A análise sensorial de chá é um processo através do qual procuramos identificar o aroma, cor, forma, textura, sabor e outros atributos ou qualidades do chá e expressá-los em palavras.
Quando fazemos um análise sensorial, todos os sentidos (olfato, visão, audição, paladar e tato) são postos a serviço da experiência de degustação.
Para realizar a análise sensorial do chá (o que chamamos de “cata do chá”), precisamos nos concentrar e prestar total atenção aos estímulos que percebemos, a fim de capturá-los e identificá-los (dar nomes). Isso é a atenção plena no chá.

Etapas da degustação técnica do chá
A degustação técnica do chá (que realizamos em nível profissional) possui uma série de etapas nas quais analisamos diferentes atributos do chá, utilizando os 5 sentidos:
- Identificação do o chá
- Exame das folhas secas: análise olfativa, visual e auditiva
- Preparação do chá.
- Equilíbrio do licor
- Exame das folhas úmidas: análise olfativa e visual
- Exame do licor: análise olfativa, visual e do sabor
Provar o chá com mindfulness é exatamente isso: trazer consciência total a um objeto de meditação, que pode ser a respiração, uma vela ou, como neste caso, o chá.
“Quando você vê, transforme-se em olhos.
Quando você ouve, toda a sua consciência
Deve alcançar seus ouvidos.
Ouvindo uma música ou ouvindo os pássaros,
Transforme-se em ouvidos.
Esqueça todo o resto, como se você fosse apenas ouvidos.
Alcance seus ouvidos com todo o seu ser.
Dessa forma, seus ouvidos se tornarão mais sensíveis.
Quando você está contemplando algo, uma flor
Ou um rosto bonito ou as estrelas, transforme-se em olhos.
Esqueça tudo,
como se o resto do seu corpo
Tenha abandonado a existência
E sua consciência seja apenas seus olhos.
Então esses olhos serão capazes de olhar
muito mais profundamente,
e você se tornará capaz
também de olhar para o invisível. “
Osho
Para fazer uma degustação técnica completa, podemos investir de 30 minutos a 1 hora ou mais em cada chá. Nesta avaliação sensorial completa do chá, para mim, é muito mais fácil obter abstração dos pensamentos e concentrar-se apenas nas percepções (full mindfulness!!! 😉). Mas, para isso, é necessário que o processo de degustação seja bem internalizado.
Se você não conhece bem a metodologia (as etapas e os atributos que devem ser avaliados), os pensamentos começam a interferir e com isso se perde um pouco do efeito mindfulness. Precisamos ter a técnica de degustação perfeitamente mecanizada para que o processo flua naturalmente como a água que corre em um rio.

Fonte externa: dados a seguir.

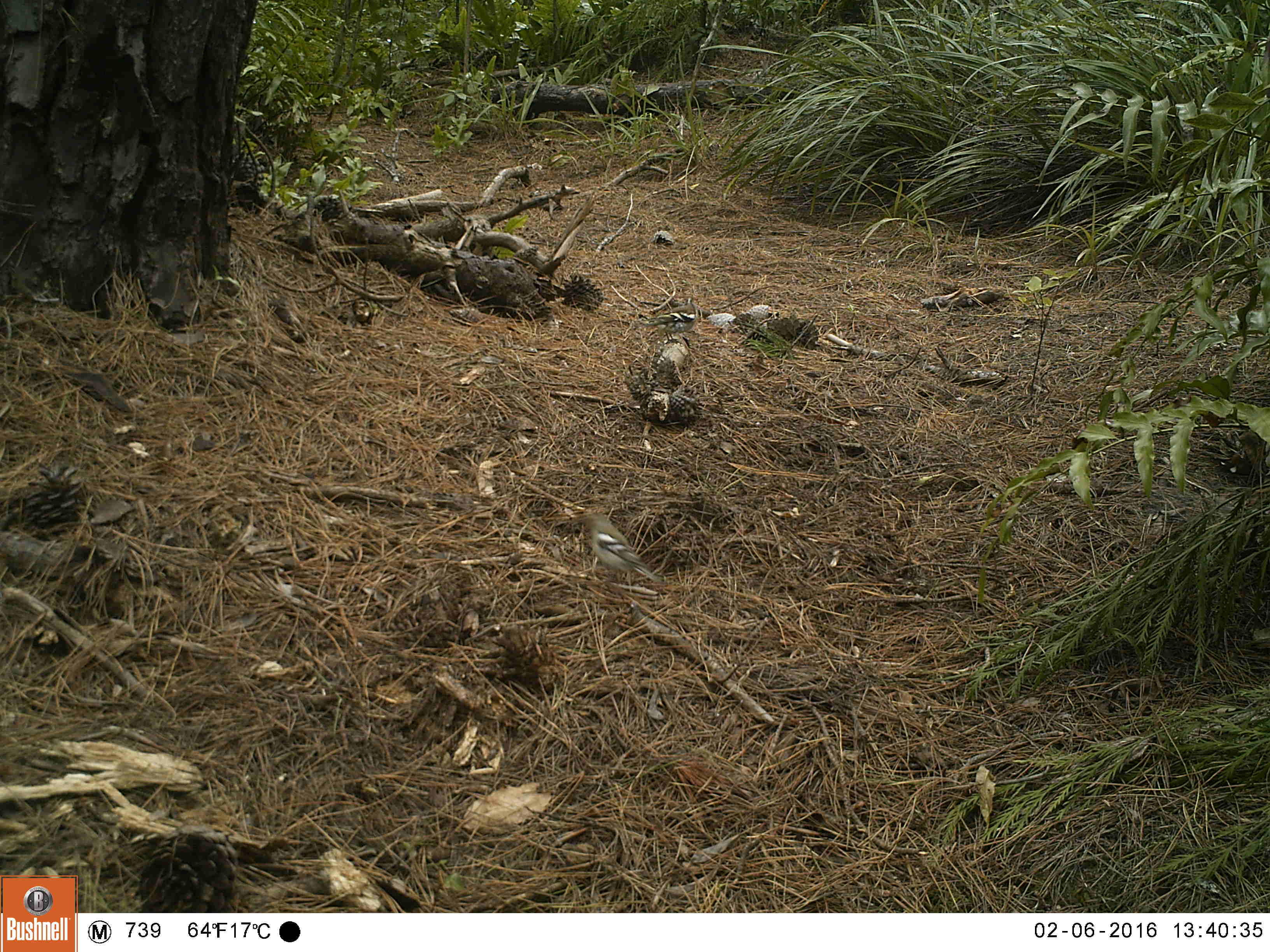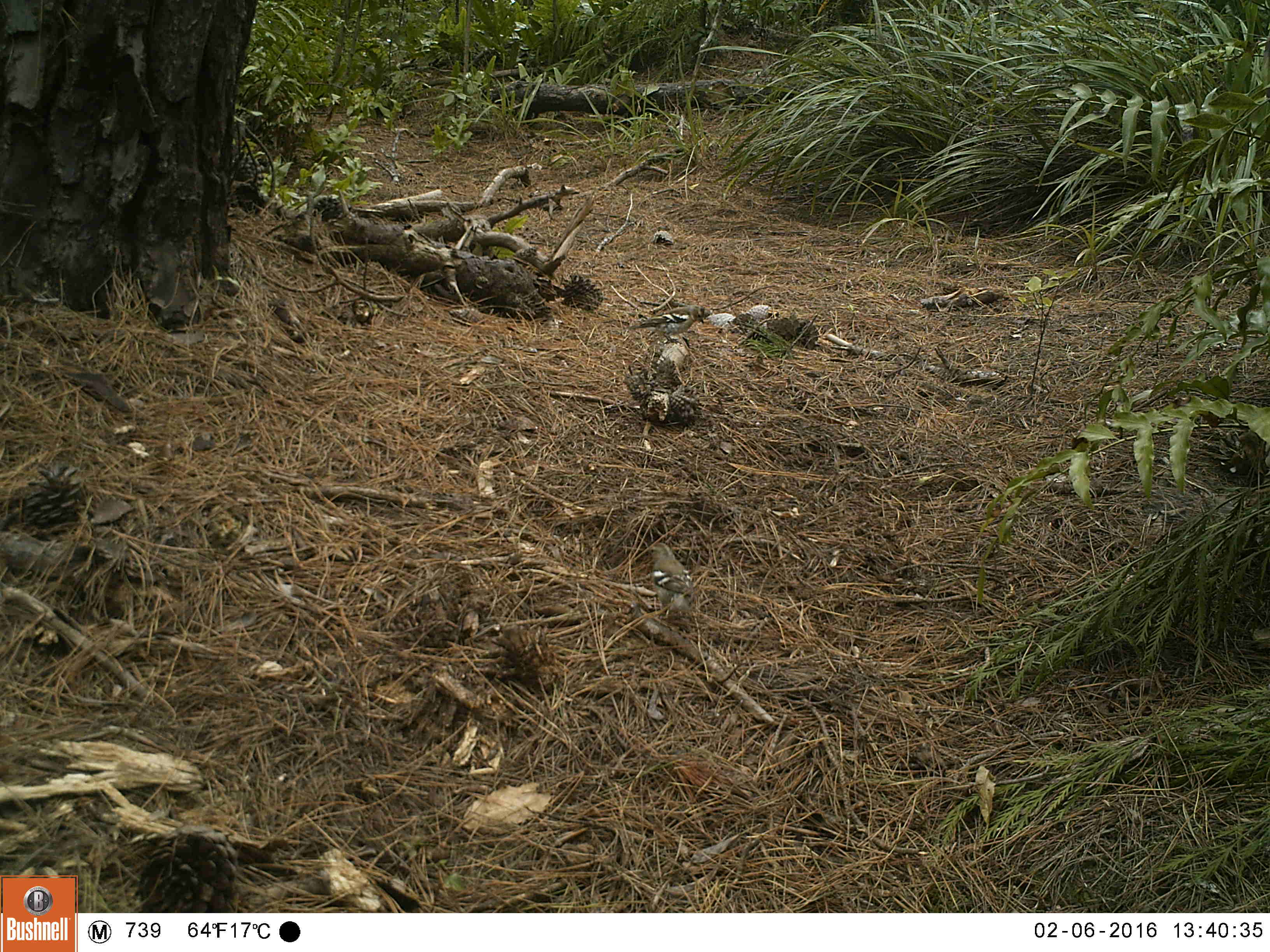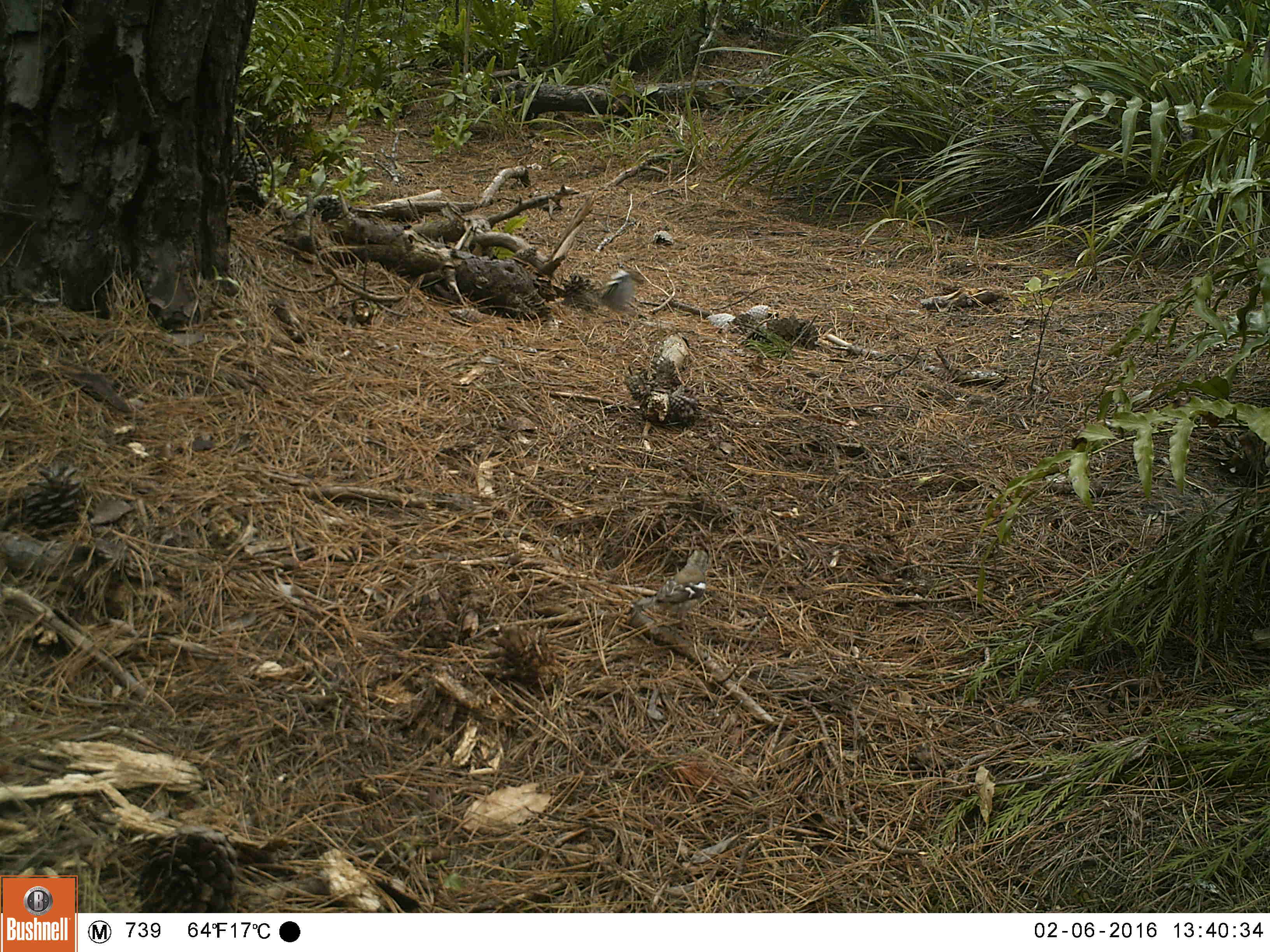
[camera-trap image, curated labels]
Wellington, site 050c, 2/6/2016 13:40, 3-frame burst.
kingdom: Animalia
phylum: Chordata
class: Aves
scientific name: Aves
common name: bird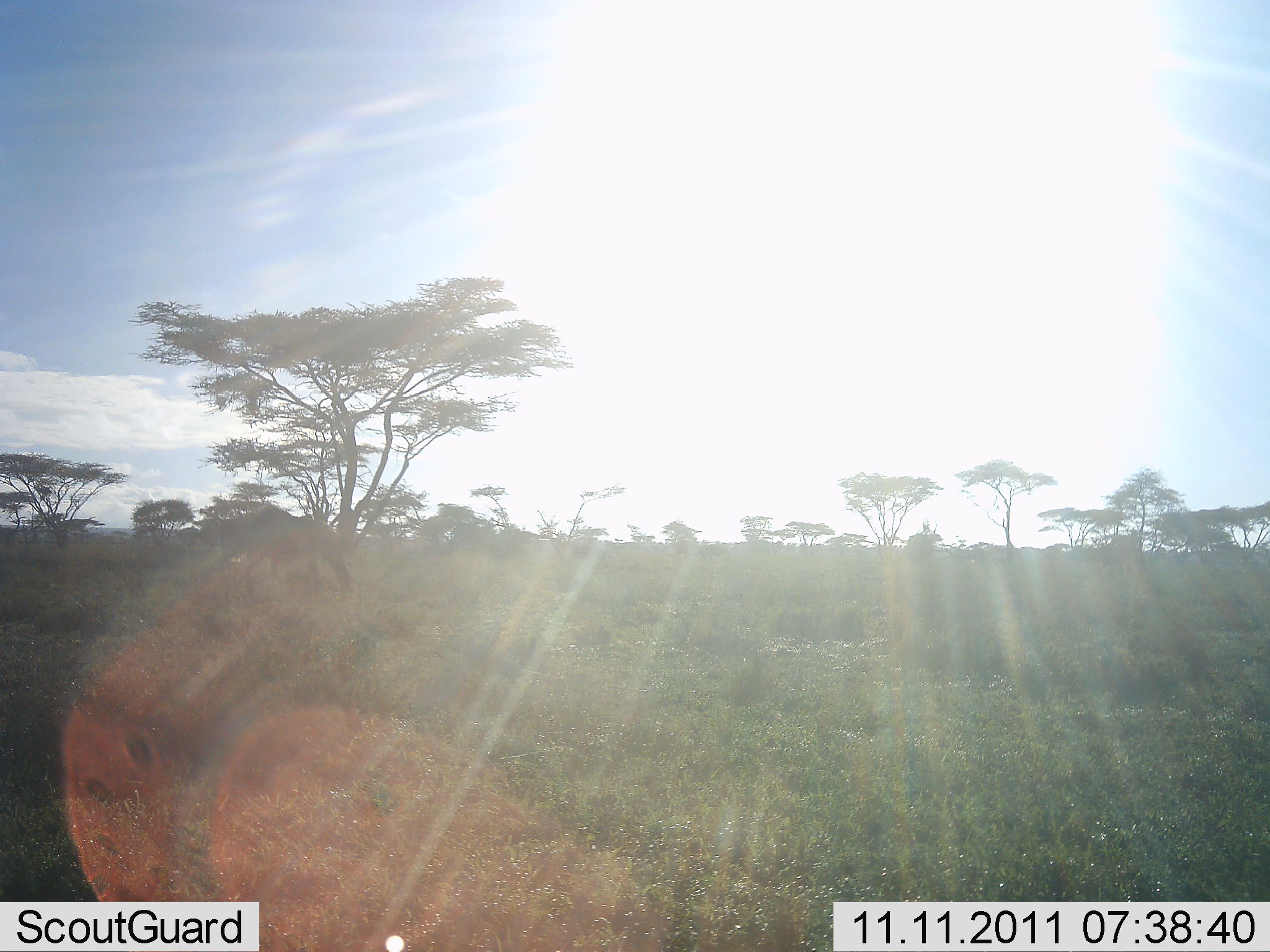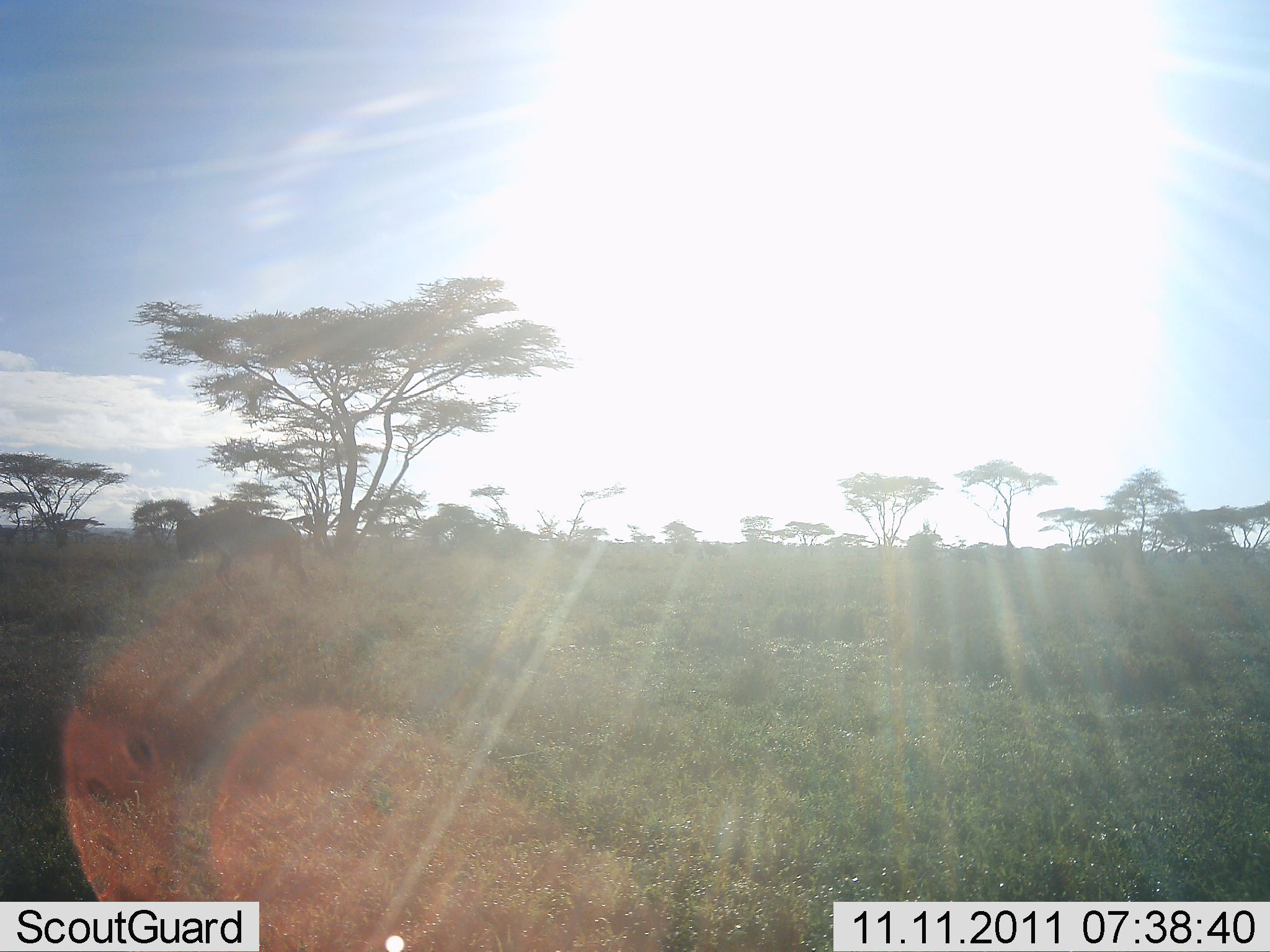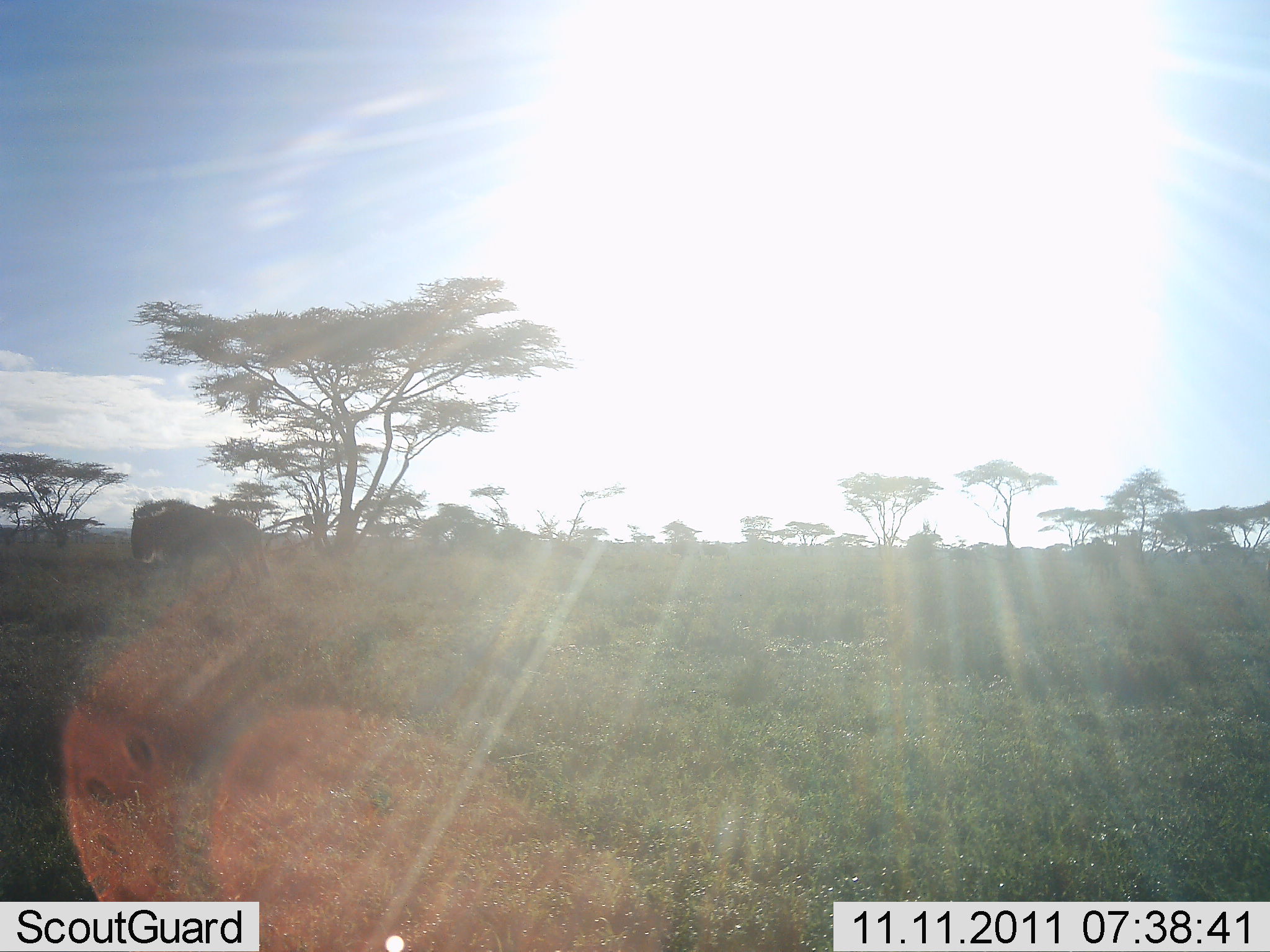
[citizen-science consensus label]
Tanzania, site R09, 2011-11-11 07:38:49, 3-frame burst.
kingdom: Animalia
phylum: Chordata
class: Mammalia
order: Artiodactyla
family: Bovidae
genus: Connochaetes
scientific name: Connochaetes taurinus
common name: blue wildebeest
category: wildebeest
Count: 1.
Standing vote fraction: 0%.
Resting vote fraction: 0%.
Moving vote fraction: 100%.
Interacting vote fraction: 0%.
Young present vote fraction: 8%.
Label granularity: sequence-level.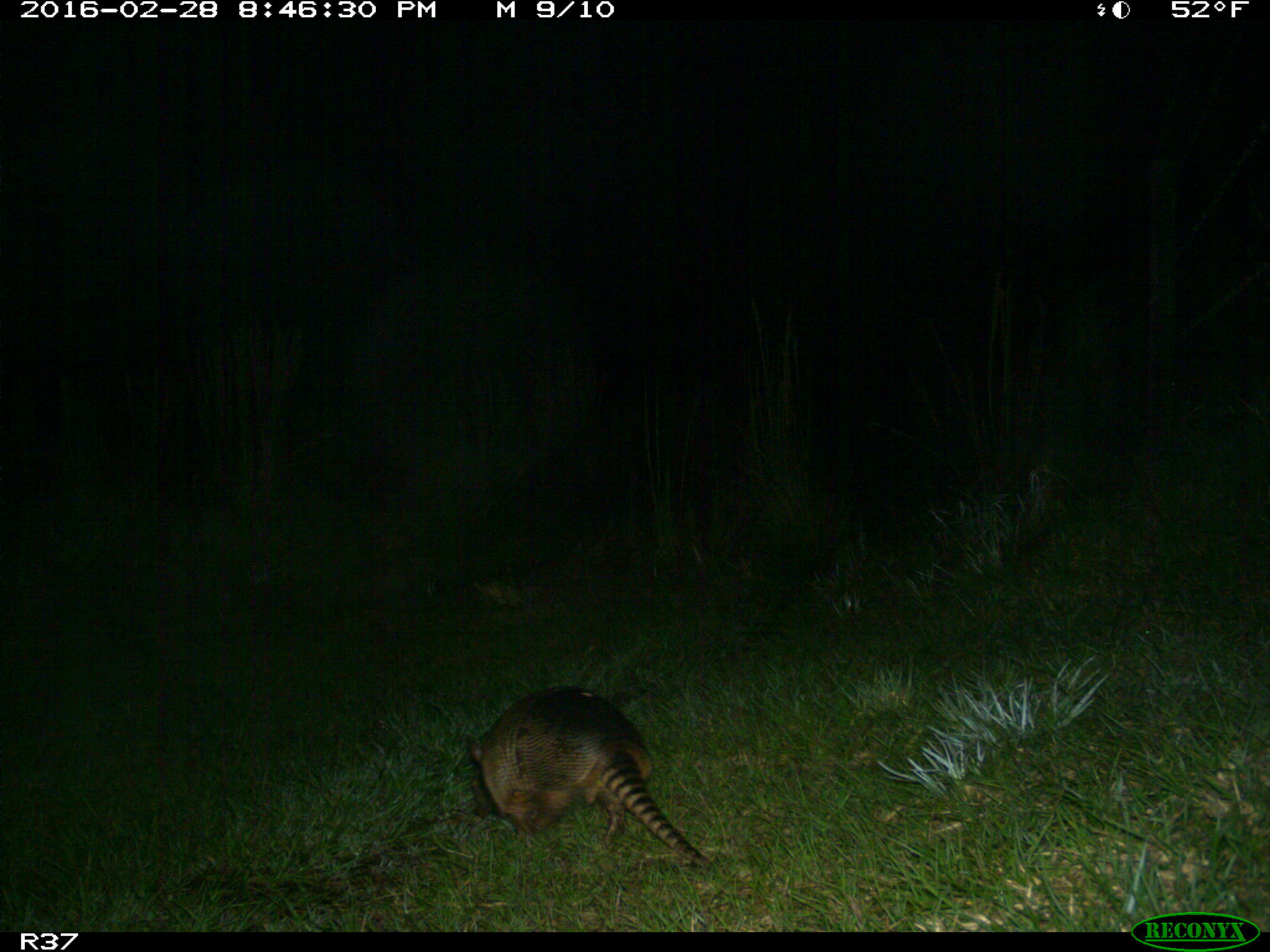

Aqui poderá ver a ficha de análise que eu criei para documentar as descobertas da prova degustativa.


Exercício Mindfulness: O chá como instrumento para consciência plena, por Victoria Bisogno
Se você ainda não conhece a técnica de degustação, ofereço-lhe uma meditação passo a passo que eu faço e que tem um efeito curativo. Estas são as etapas básicas para você aprender como fazer uma degustação simples com consciência plena e, assim, levar o mindfulness para sua vida. Vamos praticar amigos !!!
- Começo procurando um lugar onde esteja tranquilo. Asseguro que não haja interrupções: aviso minha família ou colegas de trabalho para não me interromperem por 10 minutos. Desligo telefones e outros dispositivos eletrônicos.
- Procuro uma mesa e a deixo vazia (não uso toalhas de mesa, flores ou decorações).
- Coloco todos os utensílios para fazer o chá na mesa.
- Sento-me e corrijo minha postura.
- Fecho os olhos e foco na respiração, respirando fundo e expirando muito lentamente pelo menos três vezes.
- Respiro mais uma vez e solto o ar o mais lentamente que posso.
- Abro os olhos e começo a fazer chá.
- Observo a água cair na minha xícara
- Concentro-me na ampulheta e vejo o tempo passar.
- Quando o chá está pronto, tomo-o com as duas mãos e fecho os olhos.
- Eu me concentro durante alguns segundos em observar as sensações que a xícara gera em minhas mãos.
- Trago a xícara até o nariz e sinto seu aroma com os olhos fechados. Me concentro no cheiro do chá.
- Logo, trago a xícara à boca, ainda de olhos fechados, e saboreio meu chá, sempre focado nas sensações que ele desperta em mim.
- Saio da meditação, respirando fundo e expirando lentamente.